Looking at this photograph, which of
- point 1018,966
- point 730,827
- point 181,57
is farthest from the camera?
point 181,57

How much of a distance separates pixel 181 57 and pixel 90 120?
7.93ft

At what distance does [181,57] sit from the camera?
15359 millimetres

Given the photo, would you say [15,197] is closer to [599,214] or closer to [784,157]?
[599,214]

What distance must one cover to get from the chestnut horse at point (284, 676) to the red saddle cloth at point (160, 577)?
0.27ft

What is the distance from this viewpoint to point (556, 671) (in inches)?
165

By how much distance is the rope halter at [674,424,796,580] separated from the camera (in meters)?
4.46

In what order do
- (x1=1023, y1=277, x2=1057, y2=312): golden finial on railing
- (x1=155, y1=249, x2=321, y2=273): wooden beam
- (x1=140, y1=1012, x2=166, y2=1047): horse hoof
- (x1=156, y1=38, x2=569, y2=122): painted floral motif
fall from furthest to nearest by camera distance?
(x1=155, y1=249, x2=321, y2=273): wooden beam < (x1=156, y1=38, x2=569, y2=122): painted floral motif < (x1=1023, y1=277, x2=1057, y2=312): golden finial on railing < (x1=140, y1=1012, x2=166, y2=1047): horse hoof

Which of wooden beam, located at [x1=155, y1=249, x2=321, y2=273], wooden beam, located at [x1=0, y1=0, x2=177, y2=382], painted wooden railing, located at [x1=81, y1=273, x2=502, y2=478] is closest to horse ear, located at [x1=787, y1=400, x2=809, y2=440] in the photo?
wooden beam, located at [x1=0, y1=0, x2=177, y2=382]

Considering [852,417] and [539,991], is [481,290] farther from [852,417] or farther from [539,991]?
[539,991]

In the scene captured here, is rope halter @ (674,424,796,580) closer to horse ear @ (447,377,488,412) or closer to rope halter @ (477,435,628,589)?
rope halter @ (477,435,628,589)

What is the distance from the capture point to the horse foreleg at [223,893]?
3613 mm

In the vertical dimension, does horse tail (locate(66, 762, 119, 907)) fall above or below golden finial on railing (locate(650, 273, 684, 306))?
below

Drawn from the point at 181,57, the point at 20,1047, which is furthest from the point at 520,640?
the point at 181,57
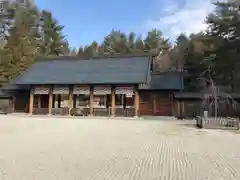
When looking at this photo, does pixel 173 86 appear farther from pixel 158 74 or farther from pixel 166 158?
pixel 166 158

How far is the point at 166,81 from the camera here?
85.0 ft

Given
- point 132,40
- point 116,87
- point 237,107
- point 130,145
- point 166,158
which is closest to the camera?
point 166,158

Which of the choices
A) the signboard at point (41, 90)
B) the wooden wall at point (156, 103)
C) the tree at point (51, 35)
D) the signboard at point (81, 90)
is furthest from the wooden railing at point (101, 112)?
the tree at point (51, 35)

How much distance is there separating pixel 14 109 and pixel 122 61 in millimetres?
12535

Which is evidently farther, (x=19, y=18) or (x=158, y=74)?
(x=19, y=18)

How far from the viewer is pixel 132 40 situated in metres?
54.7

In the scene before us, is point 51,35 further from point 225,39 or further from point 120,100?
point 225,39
...
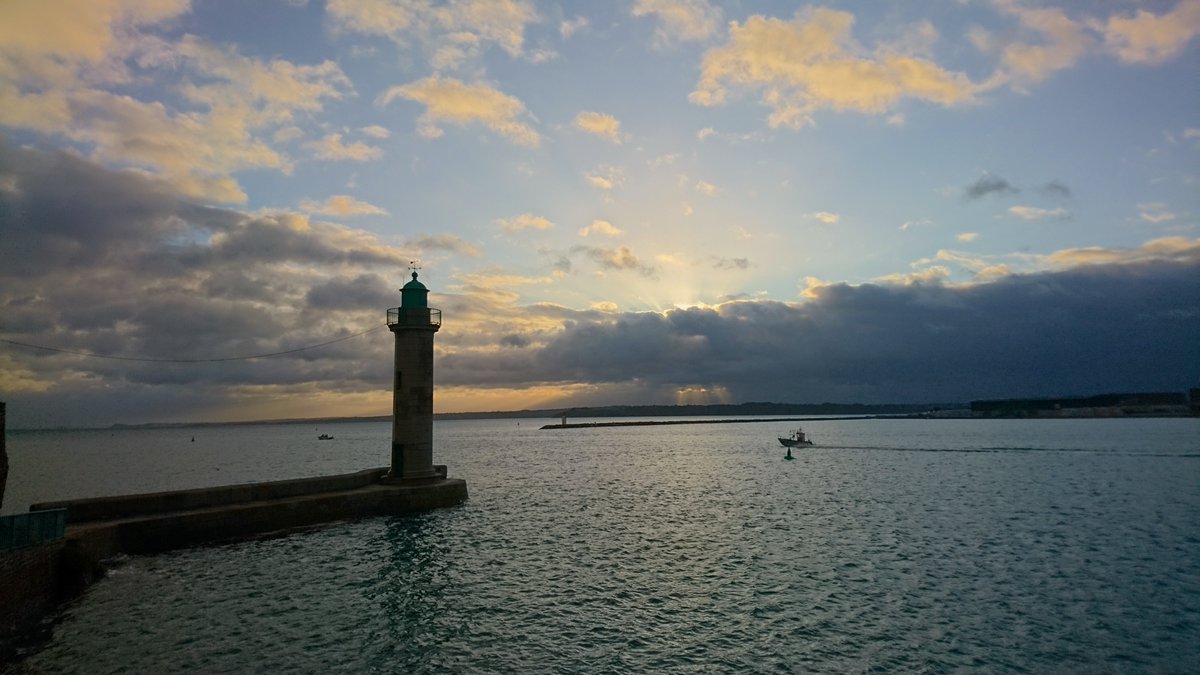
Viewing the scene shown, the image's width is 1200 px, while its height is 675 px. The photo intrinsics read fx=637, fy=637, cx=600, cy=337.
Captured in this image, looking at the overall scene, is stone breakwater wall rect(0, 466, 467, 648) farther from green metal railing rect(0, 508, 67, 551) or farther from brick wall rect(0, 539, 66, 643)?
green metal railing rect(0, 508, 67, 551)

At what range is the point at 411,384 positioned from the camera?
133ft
---
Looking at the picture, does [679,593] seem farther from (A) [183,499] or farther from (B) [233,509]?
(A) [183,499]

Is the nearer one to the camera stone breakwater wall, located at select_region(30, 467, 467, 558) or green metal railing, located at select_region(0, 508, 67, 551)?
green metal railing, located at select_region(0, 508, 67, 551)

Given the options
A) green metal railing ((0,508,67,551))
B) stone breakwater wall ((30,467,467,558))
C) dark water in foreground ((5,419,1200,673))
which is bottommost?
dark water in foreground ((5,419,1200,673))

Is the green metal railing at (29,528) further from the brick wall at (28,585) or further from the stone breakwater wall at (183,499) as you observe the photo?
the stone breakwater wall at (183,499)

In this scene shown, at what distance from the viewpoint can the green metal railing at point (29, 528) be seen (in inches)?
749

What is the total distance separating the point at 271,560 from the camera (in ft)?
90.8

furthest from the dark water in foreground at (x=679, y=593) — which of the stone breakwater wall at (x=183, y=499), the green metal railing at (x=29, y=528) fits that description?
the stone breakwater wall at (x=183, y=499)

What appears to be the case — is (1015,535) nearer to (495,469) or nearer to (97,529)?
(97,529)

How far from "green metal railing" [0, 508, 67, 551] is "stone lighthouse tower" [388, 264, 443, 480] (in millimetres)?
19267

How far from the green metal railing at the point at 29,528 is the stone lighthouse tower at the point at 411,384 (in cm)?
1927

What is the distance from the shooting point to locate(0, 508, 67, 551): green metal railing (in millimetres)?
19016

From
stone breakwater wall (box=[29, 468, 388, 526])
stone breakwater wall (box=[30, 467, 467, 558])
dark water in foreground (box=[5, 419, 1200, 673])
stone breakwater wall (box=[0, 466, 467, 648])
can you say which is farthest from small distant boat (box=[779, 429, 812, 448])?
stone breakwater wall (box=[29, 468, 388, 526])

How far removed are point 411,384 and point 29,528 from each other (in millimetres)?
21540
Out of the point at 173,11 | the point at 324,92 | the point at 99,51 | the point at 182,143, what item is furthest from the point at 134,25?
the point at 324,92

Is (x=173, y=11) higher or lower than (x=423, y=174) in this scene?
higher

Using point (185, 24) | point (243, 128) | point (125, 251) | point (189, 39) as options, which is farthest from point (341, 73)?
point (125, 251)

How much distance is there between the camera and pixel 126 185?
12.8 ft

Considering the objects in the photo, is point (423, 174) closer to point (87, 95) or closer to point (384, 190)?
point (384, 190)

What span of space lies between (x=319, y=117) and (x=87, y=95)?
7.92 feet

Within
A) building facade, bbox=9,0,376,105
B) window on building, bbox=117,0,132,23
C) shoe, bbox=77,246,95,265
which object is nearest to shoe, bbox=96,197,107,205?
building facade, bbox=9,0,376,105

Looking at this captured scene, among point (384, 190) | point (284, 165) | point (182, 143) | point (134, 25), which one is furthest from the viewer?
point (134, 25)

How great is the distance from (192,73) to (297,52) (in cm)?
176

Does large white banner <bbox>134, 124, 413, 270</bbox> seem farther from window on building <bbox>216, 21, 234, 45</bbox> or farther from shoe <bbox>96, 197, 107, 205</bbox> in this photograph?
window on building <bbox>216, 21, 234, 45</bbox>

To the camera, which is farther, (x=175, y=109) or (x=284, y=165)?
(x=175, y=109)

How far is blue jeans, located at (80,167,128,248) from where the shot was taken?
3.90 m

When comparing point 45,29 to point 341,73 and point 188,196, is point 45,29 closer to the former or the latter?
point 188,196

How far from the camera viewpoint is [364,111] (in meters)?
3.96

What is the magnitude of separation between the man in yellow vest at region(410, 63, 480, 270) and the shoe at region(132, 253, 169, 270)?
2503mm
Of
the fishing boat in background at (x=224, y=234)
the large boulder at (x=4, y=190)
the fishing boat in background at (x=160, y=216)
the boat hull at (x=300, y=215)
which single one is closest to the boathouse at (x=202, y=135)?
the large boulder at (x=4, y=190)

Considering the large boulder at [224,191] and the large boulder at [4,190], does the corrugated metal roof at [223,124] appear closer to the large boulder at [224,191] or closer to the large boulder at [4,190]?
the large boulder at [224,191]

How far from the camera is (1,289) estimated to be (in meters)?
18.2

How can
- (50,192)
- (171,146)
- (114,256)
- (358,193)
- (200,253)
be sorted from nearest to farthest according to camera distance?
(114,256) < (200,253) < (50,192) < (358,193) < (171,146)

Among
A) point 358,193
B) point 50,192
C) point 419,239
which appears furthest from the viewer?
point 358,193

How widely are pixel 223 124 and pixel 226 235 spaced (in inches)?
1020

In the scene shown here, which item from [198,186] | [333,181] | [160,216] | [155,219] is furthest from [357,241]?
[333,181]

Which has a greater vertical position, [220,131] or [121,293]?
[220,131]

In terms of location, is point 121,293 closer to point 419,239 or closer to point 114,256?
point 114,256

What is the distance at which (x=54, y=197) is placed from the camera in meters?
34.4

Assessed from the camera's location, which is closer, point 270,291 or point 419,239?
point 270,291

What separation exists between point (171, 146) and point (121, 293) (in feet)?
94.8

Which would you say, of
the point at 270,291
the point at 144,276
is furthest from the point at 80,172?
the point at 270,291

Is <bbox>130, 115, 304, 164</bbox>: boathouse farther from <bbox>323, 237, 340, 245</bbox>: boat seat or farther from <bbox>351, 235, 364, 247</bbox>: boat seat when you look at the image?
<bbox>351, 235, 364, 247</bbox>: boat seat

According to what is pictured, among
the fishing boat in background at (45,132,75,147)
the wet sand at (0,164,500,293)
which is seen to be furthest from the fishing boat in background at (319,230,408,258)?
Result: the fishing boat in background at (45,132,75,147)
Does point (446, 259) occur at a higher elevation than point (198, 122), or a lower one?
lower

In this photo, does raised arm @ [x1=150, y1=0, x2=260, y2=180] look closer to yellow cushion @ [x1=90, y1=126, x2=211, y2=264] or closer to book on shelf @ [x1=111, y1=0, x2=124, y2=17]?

» Aim of the exercise:
Render the listing as a numbered list, starting at the line containing "Looking at this photograph, which of" and ending at the line containing "15359 millimetres", with blank lines omitted.

» Task result:
1. Looking at this photograph, which of
2. - point 1018,966
3. - point 730,827
4. - point 181,57
5. is farthest from the camera?
6. point 181,57
7. How much of a distance separates pixel 181 57 and pixel 90 120?
8. 7.93ft
9. At what distance does [181,57] sit from the camera?
10. 15359 millimetres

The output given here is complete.